[START Data section]

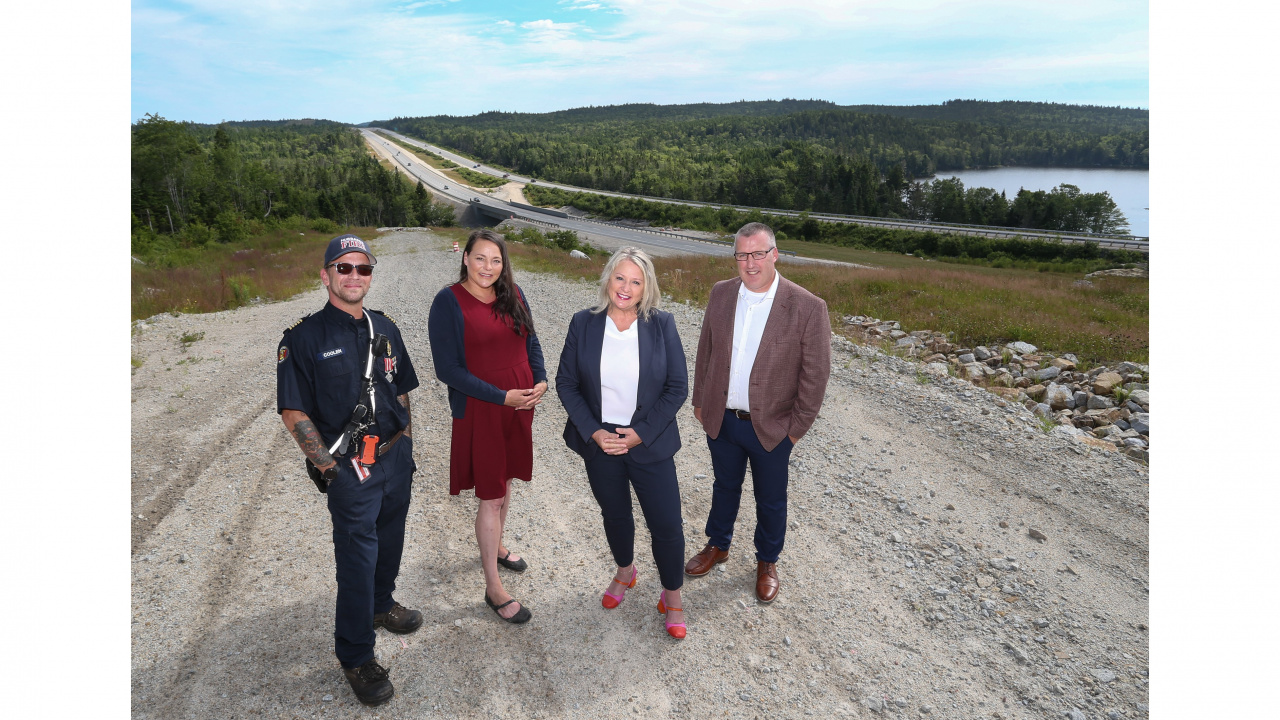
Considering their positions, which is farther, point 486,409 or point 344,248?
point 486,409

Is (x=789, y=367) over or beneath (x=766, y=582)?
over

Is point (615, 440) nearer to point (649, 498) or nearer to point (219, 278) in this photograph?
point (649, 498)

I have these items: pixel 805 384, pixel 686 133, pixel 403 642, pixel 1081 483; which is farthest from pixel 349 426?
pixel 686 133

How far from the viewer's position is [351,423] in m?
2.96

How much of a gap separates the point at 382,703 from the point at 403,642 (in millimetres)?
451

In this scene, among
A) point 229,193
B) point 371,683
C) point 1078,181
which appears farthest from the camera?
point 1078,181

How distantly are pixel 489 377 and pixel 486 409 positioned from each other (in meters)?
0.20

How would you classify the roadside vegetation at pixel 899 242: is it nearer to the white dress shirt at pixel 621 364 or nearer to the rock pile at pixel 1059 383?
the rock pile at pixel 1059 383

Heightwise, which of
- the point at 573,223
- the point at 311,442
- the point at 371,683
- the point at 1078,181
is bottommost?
the point at 371,683

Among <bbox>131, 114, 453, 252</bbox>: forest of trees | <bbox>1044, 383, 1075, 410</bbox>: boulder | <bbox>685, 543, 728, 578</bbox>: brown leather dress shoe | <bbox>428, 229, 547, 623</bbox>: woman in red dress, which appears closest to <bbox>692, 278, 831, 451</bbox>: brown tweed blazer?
<bbox>685, 543, 728, 578</bbox>: brown leather dress shoe

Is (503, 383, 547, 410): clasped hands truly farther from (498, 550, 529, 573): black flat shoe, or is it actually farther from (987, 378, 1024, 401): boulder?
(987, 378, 1024, 401): boulder

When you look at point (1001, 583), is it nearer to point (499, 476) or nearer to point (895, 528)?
point (895, 528)

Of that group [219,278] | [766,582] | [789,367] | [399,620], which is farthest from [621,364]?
[219,278]

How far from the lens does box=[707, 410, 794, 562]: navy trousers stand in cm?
381
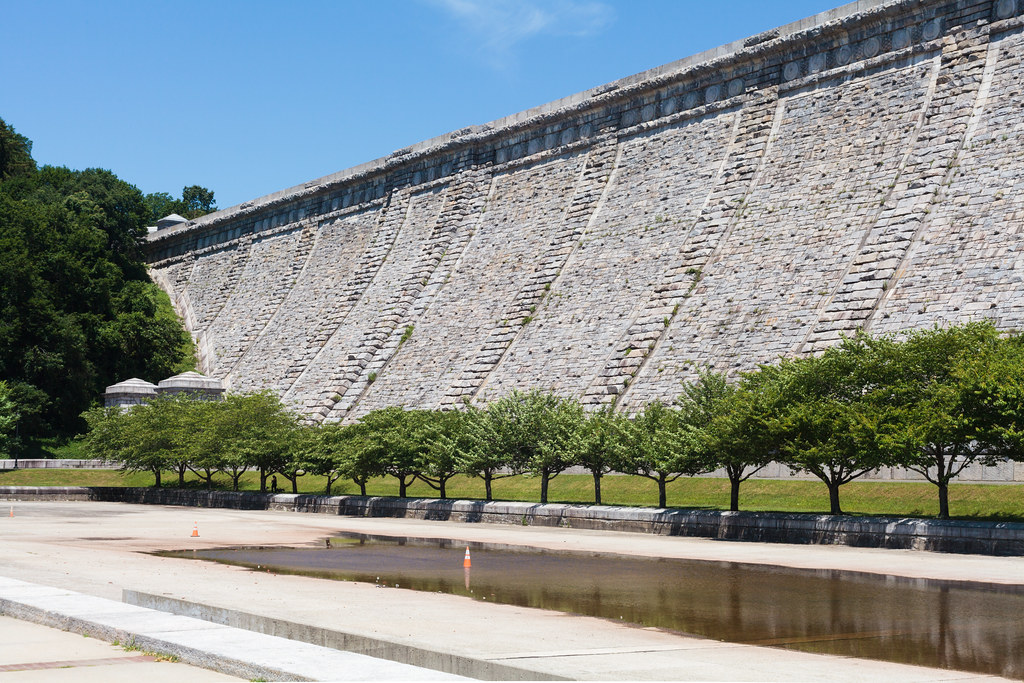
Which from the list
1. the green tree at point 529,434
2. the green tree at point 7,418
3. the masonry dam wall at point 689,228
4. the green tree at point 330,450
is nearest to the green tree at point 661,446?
the green tree at point 529,434

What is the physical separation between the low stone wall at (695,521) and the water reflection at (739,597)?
459 centimetres

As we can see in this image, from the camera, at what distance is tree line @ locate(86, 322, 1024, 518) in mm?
20125

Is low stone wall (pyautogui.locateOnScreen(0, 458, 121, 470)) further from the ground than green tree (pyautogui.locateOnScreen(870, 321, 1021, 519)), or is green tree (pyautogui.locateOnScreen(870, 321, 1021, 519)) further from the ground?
green tree (pyautogui.locateOnScreen(870, 321, 1021, 519))

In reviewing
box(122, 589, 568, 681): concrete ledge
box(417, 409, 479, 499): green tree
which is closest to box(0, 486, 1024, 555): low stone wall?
box(417, 409, 479, 499): green tree

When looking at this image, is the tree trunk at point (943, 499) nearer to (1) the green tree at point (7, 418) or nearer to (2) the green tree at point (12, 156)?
(1) the green tree at point (7, 418)

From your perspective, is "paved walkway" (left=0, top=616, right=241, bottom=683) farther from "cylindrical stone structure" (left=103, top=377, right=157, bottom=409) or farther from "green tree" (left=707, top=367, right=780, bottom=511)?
"cylindrical stone structure" (left=103, top=377, right=157, bottom=409)

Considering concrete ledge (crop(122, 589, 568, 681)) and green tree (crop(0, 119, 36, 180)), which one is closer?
concrete ledge (crop(122, 589, 568, 681))

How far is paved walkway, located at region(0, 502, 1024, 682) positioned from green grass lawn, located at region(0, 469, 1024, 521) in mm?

[END Data section]

Print all entries exactly. The images do not belong in the copy.

Considering their positions, which is farther, point 486,409 or point 344,248?
point 486,409

Is (x=789, y=367) over or beneath (x=766, y=582)?
over

Is point (615, 440) nearer to point (649, 498) or nearer to point (219, 278) in this photograph?
point (649, 498)

I have these items: pixel 805 384, pixel 686 133, pixel 403 642, pixel 1081 483; which is farthest from pixel 349 426?
pixel 686 133

How far from the viewer's position is [351,423] in m?
2.96

How much of a gap separates the point at 382,703 from the point at 403,642 (in millimetres)?
451

In this scene, among
A) point 229,193
B) point 371,683
C) point 1078,181
which appears farthest from the camera?
point 1078,181

How distantly are pixel 489 377 and pixel 486 409 positioned from each other (in meters)?
0.20

How would you classify the roadside vegetation at pixel 899 242: is it nearer to the white dress shirt at pixel 621 364 or nearer to the rock pile at pixel 1059 383?
the rock pile at pixel 1059 383

Heightwise, which of
- the point at 573,223
- the point at 311,442
- the point at 371,683
- the point at 1078,181
is bottommost?
the point at 371,683

Among <bbox>131, 114, 453, 252</bbox>: forest of trees | <bbox>1044, 383, 1075, 410</bbox>: boulder | <bbox>685, 543, 728, 578</bbox>: brown leather dress shoe | <bbox>428, 229, 547, 623</bbox>: woman in red dress, which appears closest to <bbox>692, 278, 831, 451</bbox>: brown tweed blazer?
<bbox>685, 543, 728, 578</bbox>: brown leather dress shoe

Is (503, 383, 547, 410): clasped hands truly farther from (498, 550, 529, 573): black flat shoe, or is it actually farther from (987, 378, 1024, 401): boulder?
(987, 378, 1024, 401): boulder

When you look at point (1001, 583), is it nearer to point (499, 476) or nearer to point (895, 528)?
point (895, 528)

Of that group [219,278] | [766,582] | [789,367] | [399,620], which is farthest from [621,364]?
[219,278]

How far from the lens does box=[707, 410, 794, 562]: navy trousers stand in cm?
381
Which from the list
1. the green tree at point 529,434
2. the green tree at point 7,418
3. the masonry dam wall at point 689,228
4. the green tree at point 330,450
is nearest to the green tree at point 661,446?
the green tree at point 529,434

What is the physical separation between the low stone wall at (695,521) and the water reflection at (739,597)?
459 centimetres

As we can see in this image, from the camera, at what distance is tree line @ locate(86, 322, 1024, 518) in mm?
20125

Is low stone wall (pyautogui.locateOnScreen(0, 458, 121, 470)) further from the ground than green tree (pyautogui.locateOnScreen(870, 321, 1021, 519)), or is green tree (pyautogui.locateOnScreen(870, 321, 1021, 519)) further from the ground?
green tree (pyautogui.locateOnScreen(870, 321, 1021, 519))

In reviewing
box(122, 589, 568, 681): concrete ledge
box(417, 409, 479, 499): green tree
which is closest to box(0, 486, 1024, 555): low stone wall?
box(417, 409, 479, 499): green tree

When looking at this image, is the tree trunk at point (943, 499) nearer to (1) the green tree at point (7, 418) or nearer to (2) the green tree at point (12, 156)?
(1) the green tree at point (7, 418)

From your perspective, is "paved walkway" (left=0, top=616, right=241, bottom=683) farther from "cylindrical stone structure" (left=103, top=377, right=157, bottom=409) or farther from "green tree" (left=707, top=367, right=780, bottom=511)?
"cylindrical stone structure" (left=103, top=377, right=157, bottom=409)

Considering concrete ledge (crop(122, 589, 568, 681)) and green tree (crop(0, 119, 36, 180)), which one is closer?
concrete ledge (crop(122, 589, 568, 681))

How far is paved walkway, located at region(0, 502, 1024, 682) positioned from green grass lawn, located at region(0, 469, 1024, 521) in mm?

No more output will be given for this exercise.